The Jobim song Sylvia had had a hit with in 1956 is the other significant discovery for me from Ruy’s book. “Foi a noite (It Was the Night)” was one of the first notable compositions from Jobim, the “Brazilian Gershwin”, and was an early inspiration to many young Rio musicians. Once Telles’ landmark version was set for release, the record company, Odeon, realized the song was impossible to categorize and they agonized over what classification to put on the record label. In an historic move, they opted for none. In ’56, the song – issued on 78 RPM – became a hit for Telles, making her a star. The song is breathtaking, filled with emotion and drama. Despite not knowing what the Portugese lyrics are, I’m always drawn to the tale. You don’t need to know what Sylvia is singing about to be captivated; knowing “it was the night” seems enough.
These stories and so much more you get when you read this wonderful, atmospheric book from Ruy Castro. Bossa Nova ends up serving a dual purpose; it transports you to another time AND another place. It starts out in the Rio night clubs of the 1940’s and I hear the orchestras and I see the smoke-filled rooms like a grainy old movie.

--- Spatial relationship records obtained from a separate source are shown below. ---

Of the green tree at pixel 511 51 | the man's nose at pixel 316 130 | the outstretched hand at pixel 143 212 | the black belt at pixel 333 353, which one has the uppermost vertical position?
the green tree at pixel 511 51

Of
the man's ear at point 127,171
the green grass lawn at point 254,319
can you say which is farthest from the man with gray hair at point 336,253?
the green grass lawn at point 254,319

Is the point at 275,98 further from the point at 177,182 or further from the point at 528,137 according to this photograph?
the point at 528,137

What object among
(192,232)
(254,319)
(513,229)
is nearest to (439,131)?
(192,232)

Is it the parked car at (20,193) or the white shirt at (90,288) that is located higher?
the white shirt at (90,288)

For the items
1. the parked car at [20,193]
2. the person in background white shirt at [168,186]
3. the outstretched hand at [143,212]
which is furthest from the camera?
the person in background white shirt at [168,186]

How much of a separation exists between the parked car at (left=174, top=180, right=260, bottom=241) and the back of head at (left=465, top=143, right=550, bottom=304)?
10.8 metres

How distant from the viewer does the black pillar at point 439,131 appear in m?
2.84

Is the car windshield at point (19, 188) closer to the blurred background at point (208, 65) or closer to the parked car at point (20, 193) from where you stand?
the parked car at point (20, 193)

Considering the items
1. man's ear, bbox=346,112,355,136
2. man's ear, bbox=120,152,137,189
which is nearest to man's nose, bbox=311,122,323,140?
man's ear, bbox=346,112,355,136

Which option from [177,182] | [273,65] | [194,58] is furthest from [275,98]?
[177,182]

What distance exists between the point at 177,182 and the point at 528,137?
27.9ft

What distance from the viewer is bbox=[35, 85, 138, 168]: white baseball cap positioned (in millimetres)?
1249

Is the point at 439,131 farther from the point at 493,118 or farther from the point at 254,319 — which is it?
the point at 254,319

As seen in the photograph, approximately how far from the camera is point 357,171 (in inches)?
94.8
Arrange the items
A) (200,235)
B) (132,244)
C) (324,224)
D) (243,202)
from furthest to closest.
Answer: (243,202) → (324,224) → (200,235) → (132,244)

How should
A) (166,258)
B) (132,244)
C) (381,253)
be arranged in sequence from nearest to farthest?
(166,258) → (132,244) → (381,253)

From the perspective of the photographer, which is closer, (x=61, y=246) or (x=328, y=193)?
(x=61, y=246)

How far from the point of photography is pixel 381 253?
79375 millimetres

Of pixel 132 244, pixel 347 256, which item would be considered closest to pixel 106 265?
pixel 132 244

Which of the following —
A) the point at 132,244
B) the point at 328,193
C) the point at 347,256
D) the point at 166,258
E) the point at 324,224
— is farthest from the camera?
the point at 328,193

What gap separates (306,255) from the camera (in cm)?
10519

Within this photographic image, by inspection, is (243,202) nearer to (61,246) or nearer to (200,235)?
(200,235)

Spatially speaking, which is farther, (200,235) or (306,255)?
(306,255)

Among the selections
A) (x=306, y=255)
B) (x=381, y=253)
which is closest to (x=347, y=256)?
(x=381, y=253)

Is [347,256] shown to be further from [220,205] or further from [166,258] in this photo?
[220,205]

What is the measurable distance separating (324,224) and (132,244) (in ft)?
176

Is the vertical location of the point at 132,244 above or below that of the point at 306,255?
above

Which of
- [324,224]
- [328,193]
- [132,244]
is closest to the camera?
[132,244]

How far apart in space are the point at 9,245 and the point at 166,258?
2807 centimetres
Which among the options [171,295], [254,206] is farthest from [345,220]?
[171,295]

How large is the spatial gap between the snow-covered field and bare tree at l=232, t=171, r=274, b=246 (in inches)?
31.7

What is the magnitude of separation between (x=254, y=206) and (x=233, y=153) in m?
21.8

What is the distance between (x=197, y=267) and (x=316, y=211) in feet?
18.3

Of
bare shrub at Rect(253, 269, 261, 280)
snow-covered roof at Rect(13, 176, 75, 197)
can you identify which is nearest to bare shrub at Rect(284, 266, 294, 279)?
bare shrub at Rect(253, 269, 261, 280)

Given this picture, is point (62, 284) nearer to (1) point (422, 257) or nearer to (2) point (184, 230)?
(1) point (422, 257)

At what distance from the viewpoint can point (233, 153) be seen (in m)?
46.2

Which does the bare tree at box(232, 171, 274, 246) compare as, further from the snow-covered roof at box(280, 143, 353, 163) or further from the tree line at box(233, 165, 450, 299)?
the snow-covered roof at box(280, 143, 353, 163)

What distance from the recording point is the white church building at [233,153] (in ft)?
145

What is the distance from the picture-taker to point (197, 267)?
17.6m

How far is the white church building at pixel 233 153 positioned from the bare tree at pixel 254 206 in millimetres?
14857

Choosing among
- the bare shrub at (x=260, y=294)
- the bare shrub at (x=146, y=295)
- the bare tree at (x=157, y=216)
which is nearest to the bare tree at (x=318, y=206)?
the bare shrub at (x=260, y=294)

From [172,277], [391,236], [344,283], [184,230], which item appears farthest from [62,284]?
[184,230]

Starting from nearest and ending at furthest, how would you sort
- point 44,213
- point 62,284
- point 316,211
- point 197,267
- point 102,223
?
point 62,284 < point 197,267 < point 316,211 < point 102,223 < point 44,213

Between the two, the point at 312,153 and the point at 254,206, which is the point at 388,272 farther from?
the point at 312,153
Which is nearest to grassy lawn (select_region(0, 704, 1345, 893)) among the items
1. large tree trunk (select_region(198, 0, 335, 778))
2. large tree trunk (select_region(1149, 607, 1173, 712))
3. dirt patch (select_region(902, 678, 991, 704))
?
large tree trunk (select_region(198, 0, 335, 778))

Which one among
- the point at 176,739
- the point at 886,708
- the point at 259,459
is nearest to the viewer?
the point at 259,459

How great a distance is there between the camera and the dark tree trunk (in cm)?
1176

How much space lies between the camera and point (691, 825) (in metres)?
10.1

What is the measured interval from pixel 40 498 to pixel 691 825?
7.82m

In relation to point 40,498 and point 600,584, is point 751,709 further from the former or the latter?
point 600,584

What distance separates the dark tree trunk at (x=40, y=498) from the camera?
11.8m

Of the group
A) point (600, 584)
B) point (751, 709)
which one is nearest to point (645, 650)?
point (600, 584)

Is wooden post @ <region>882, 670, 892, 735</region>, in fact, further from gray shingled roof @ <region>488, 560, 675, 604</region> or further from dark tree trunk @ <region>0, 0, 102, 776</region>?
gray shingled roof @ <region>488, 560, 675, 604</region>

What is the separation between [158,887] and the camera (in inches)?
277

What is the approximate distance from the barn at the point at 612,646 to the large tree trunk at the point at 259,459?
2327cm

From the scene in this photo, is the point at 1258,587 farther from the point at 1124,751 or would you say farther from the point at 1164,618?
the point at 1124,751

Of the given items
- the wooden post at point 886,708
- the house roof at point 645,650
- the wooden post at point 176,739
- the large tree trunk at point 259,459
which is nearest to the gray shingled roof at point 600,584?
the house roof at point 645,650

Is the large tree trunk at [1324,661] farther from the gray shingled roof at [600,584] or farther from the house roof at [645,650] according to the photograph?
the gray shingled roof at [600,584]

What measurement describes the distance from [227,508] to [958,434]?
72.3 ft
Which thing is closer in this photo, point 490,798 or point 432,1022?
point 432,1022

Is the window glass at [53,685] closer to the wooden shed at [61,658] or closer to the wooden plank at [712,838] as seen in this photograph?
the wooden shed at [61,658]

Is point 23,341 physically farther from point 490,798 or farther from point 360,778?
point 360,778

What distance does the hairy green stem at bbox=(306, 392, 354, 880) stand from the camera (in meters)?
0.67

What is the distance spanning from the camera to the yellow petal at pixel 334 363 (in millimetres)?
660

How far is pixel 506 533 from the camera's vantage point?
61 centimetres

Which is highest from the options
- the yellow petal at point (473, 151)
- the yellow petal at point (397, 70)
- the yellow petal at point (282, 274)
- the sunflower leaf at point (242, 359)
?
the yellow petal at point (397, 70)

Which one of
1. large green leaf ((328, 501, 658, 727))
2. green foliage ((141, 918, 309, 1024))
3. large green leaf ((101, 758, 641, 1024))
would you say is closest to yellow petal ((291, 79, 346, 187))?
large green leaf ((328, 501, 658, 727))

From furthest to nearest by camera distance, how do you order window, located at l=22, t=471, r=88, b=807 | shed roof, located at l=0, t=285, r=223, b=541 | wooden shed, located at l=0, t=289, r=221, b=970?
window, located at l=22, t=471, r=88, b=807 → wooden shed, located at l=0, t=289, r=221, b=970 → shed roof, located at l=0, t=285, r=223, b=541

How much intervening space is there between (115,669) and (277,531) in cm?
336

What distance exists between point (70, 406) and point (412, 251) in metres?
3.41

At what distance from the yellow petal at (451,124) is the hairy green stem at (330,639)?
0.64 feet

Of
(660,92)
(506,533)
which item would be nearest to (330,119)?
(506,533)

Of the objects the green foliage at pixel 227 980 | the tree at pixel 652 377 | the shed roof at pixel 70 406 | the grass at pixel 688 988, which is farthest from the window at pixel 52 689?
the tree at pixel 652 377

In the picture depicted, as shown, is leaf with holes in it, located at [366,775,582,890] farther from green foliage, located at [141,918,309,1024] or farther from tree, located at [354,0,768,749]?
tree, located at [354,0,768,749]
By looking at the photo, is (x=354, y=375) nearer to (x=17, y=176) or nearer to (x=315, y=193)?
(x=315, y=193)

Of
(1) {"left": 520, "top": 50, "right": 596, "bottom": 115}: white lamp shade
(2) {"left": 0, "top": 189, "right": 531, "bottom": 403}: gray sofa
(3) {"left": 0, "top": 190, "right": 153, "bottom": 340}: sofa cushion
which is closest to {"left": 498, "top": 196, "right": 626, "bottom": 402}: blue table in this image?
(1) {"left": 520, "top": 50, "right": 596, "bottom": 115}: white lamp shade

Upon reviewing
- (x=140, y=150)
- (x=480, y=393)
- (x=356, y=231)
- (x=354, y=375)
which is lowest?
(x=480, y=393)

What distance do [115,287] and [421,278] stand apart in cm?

And then it moves to the early ’60’s and the hip living rooms and hang-outs where a gang of friends meet, smoking and drinking and looking for their own thing and finding it in the advent of bossa nova, probably the coolest music known to man.
The book ends with a discussion of Jobim’s album with Sinatra, a record it considers the pinnacle of the bossa movement and this is followed by a welcomed feature of this book, the inclusion of a select bossa nova discography. And let me suggest a couple of companions to this great book. One is an album or actually a playlist available on iTunes and Spotify. Baiana: The History of Bossa Nova is just what the title indicates. Here you’ll find all the players mentioned in Ruy’s book. And, yes, the glorious “Foi a noite” is there, too. The other companion is the Netflix series Coisa Mais Linda or Girls from Ipanema or Most Beautiful Thing. A bit of a soap opera, the show features a group of strong women friends operating in a male-dominated Rio in the Fifties and Sixties set against the backdrop of the rise of bossa nova. Beware: Tudo em portugues.
This is a gem of a book and essential reading for a certain type of cat or kitten, one interested in this sublime mid-century sound. I’ve looked recently though and it seems Ruy Castro’s Bossa Nova is now hard to find. I hope, for your sake, I’m wrong.